Outro pico que foi muito bem vindo foi Cerro Azul. Um balneário de rara beleza onde na ponta da baia existe uma formação rochosa que lembra uma águia esculpida. Uma esquerda que não quebra muito grande , mas muito longa , rola da pedra da águia até um píer. Para quebrar tem que haver um swell muito grande em Punta Rocas. Nessa trip fomos 2 vezes ao pico, na primeira a onda estava muito pequena e voltamos para Punta Hermosa para surfar .Na segunda vez a onda parecia um quadro. Em 1994 tinha surfado o pico em boas condições   e agora novamente. As vezes o surfista tem uma visão que não sai da cabeça. E não foi onda minha foi uma onda do Abbud em que fez o drop ao lado da “águia” e terminou nos pilares do píer, fantástico. A comida no local é muito boa, os nativos sabem fazer a linha da onda. Os menos experiente não conseguem ir até o final pois não sabe trabalhar a onda, ela não fecha, muitos cutbacks . Muita gente bonita se vê nas areias.

 

Em toda a trip se busca um “secret”, as vezes se consegue as vezes não. Nas proximidades de El Silêncio foi “achado” um pico na ponta de uma baia , onde para se chegar no outside se fazia uma remada de uns 600 m ou mais. Uma onda muito parecida com Punta Rocas, mas um pouco menor. A dificuldade era a chegado no pico. Uma vez aluguei um barco para o esforço ficar resumido ao surf.

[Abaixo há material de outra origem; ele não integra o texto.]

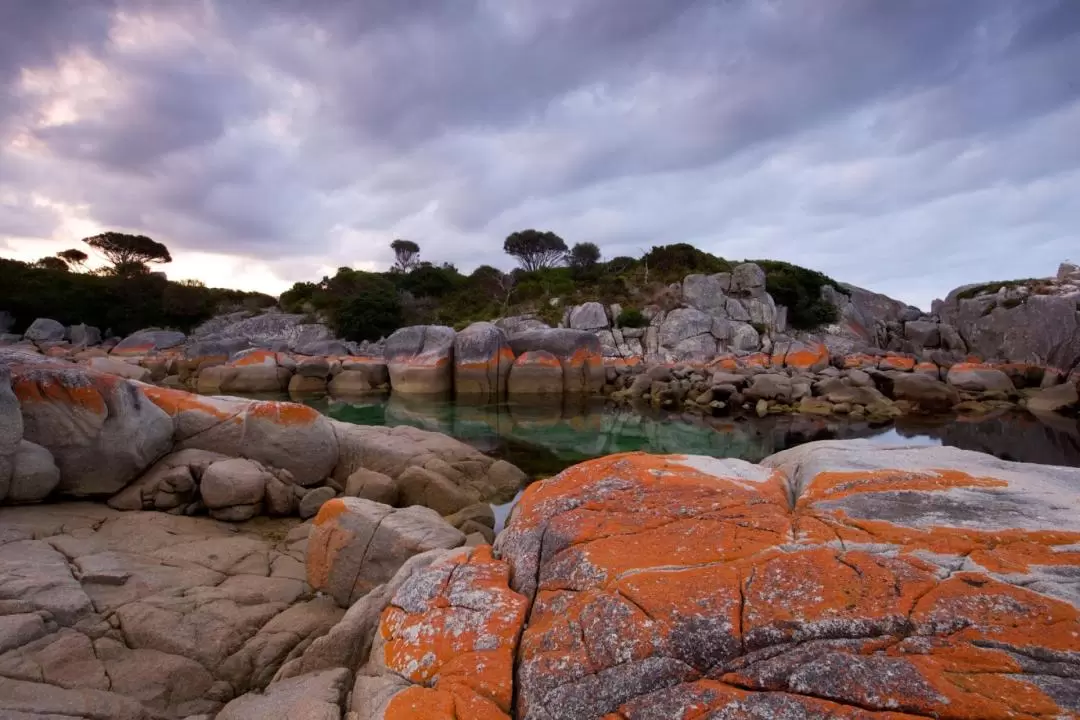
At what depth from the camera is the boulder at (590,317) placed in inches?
1556

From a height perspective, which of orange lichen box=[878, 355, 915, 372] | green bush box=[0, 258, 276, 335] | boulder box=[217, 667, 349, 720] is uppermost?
green bush box=[0, 258, 276, 335]

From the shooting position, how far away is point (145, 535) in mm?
6168

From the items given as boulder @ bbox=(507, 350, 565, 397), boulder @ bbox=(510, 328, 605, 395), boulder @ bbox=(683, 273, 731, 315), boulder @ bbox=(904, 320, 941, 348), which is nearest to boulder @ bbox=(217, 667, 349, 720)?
boulder @ bbox=(507, 350, 565, 397)

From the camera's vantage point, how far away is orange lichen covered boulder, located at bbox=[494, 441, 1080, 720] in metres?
2.34

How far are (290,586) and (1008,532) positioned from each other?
5.74m

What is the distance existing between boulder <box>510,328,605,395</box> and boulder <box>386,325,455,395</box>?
334cm

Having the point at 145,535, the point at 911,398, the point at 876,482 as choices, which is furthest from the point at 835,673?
the point at 911,398

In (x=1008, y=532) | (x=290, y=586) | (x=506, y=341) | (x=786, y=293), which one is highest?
(x=786, y=293)

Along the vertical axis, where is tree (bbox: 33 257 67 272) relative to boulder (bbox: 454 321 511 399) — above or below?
above

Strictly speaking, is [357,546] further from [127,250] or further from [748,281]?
[127,250]

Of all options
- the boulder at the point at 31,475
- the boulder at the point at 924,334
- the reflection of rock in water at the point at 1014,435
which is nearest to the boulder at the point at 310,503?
the boulder at the point at 31,475

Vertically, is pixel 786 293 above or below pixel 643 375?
above

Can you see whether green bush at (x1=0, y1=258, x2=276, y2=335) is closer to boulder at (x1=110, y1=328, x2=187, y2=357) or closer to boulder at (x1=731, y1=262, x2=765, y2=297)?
boulder at (x1=110, y1=328, x2=187, y2=357)

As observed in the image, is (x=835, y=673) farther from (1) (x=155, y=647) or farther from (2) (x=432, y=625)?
(1) (x=155, y=647)
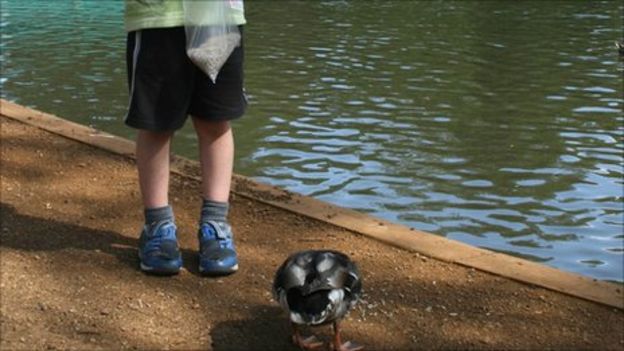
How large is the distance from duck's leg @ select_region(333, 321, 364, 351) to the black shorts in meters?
0.93

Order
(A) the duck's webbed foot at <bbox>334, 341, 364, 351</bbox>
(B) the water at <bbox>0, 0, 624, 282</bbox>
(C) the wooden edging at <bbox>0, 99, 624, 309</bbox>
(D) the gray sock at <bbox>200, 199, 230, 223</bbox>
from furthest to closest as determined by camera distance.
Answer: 1. (B) the water at <bbox>0, 0, 624, 282</bbox>
2. (D) the gray sock at <bbox>200, 199, 230, 223</bbox>
3. (C) the wooden edging at <bbox>0, 99, 624, 309</bbox>
4. (A) the duck's webbed foot at <bbox>334, 341, 364, 351</bbox>

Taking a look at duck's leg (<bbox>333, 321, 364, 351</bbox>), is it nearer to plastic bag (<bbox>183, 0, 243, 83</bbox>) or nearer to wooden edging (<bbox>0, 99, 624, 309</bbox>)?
wooden edging (<bbox>0, 99, 624, 309</bbox>)

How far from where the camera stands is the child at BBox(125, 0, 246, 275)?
3262mm

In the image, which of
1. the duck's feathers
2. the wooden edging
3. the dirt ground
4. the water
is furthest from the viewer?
the water

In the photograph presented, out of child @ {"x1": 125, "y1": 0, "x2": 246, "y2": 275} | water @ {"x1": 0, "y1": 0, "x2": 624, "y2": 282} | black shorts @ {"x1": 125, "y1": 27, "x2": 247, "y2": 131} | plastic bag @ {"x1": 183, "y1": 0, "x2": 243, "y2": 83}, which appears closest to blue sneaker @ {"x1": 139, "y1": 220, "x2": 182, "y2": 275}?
child @ {"x1": 125, "y1": 0, "x2": 246, "y2": 275}

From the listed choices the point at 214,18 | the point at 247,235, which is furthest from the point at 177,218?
the point at 214,18

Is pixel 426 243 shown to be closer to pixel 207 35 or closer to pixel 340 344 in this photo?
pixel 340 344

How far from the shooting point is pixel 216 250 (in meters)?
3.43

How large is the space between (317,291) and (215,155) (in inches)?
35.5

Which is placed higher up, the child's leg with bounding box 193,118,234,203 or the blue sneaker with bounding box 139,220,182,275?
the child's leg with bounding box 193,118,234,203

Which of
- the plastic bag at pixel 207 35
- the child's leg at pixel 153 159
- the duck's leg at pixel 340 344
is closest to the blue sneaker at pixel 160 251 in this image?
the child's leg at pixel 153 159

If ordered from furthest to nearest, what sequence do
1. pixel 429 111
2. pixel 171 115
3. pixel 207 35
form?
pixel 429 111 → pixel 171 115 → pixel 207 35

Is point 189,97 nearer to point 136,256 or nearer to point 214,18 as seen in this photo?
point 214,18

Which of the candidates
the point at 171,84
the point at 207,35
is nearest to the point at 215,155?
the point at 171,84
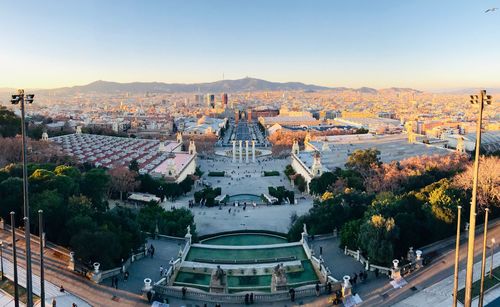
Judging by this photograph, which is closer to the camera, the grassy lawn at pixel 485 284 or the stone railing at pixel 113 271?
the grassy lawn at pixel 485 284

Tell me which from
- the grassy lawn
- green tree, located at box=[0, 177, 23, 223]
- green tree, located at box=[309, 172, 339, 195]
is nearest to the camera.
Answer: the grassy lawn

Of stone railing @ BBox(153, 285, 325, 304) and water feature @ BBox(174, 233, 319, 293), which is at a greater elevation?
stone railing @ BBox(153, 285, 325, 304)

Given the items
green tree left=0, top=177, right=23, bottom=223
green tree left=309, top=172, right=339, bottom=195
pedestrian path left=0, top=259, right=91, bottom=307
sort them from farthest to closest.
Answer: green tree left=309, top=172, right=339, bottom=195, green tree left=0, top=177, right=23, bottom=223, pedestrian path left=0, top=259, right=91, bottom=307

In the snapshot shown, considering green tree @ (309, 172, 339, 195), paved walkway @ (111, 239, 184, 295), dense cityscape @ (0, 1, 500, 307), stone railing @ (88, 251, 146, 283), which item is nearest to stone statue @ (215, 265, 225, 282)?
dense cityscape @ (0, 1, 500, 307)

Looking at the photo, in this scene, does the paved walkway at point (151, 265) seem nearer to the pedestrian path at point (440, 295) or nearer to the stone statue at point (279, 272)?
the stone statue at point (279, 272)

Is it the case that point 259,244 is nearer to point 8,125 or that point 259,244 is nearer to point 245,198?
point 245,198

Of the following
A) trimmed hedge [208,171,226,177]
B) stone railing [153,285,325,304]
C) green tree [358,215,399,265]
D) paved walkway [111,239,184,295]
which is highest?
green tree [358,215,399,265]

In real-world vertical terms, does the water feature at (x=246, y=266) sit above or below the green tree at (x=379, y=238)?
below

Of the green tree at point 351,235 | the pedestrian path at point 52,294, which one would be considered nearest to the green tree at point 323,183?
the green tree at point 351,235

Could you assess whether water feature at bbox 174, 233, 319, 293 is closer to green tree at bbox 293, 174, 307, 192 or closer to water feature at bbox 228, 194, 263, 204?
water feature at bbox 228, 194, 263, 204
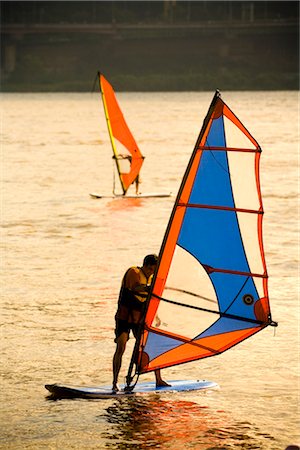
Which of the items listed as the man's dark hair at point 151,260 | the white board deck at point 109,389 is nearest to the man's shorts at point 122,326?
the man's dark hair at point 151,260

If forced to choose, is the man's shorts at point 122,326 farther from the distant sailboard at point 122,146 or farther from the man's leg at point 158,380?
the distant sailboard at point 122,146

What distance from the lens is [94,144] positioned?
80.2 meters

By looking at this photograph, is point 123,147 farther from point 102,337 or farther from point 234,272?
point 234,272

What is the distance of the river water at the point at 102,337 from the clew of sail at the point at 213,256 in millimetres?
943

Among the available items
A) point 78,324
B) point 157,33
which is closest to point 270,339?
point 78,324

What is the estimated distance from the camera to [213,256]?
15961 millimetres

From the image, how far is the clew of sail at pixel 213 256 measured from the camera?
1569 centimetres

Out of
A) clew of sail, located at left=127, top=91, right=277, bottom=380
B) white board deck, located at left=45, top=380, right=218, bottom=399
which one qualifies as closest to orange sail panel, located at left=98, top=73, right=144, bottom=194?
white board deck, located at left=45, top=380, right=218, bottom=399

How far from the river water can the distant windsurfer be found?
983 mm

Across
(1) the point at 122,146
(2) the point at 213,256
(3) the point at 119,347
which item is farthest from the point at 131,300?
(1) the point at 122,146

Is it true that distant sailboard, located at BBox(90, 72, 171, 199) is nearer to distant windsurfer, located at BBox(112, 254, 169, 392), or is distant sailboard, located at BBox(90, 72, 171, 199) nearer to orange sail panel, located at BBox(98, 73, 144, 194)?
orange sail panel, located at BBox(98, 73, 144, 194)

Só nossa trip surfava no pico, a esquerda que peguei no outside , vendo todos os amigos na caixa baixa torcendo por mim não tem preço. Nesse pico o destaque foram o Luciano , Renatinho e o Dinga que não “caia” das ondas. Uma bela onda, mérito do Abbud pela descoberta.

Pepinos foi um local buscado e surfado. O pico é sinistro. Foi pela primeira vez que eu tive que conduzir até o pico sem guia. Complicado , não tem placas ou indicações.Fica no meio de uma plantação próximo a boca de um rio. Não tem areia, se entra e se sai pelas pedras. Nesse dia a onda estava bem “oca” e “rasa”. O carro fica no topo de um clif e se desce no meio de pedras tipo cascalho. Botinha é um recurso importante no pico. Vi os amigos pegarem tubos na minha cara.Mais uma vez nesse pico peguei “ouriços” e a pranchas ficou “machucada” nas pedras.

Dinga

Roberto e Jeferson estenderam a trip , foram a cordilheira, Pacasmaio e  Chicama.

 

Uma grande trip, sem “flat”, surf todos os dias com grandes amigos. Que na próxima os amigos Uruguay se juntem a trip.Até a próxima,Mauro.

 

baixa do 1º dia.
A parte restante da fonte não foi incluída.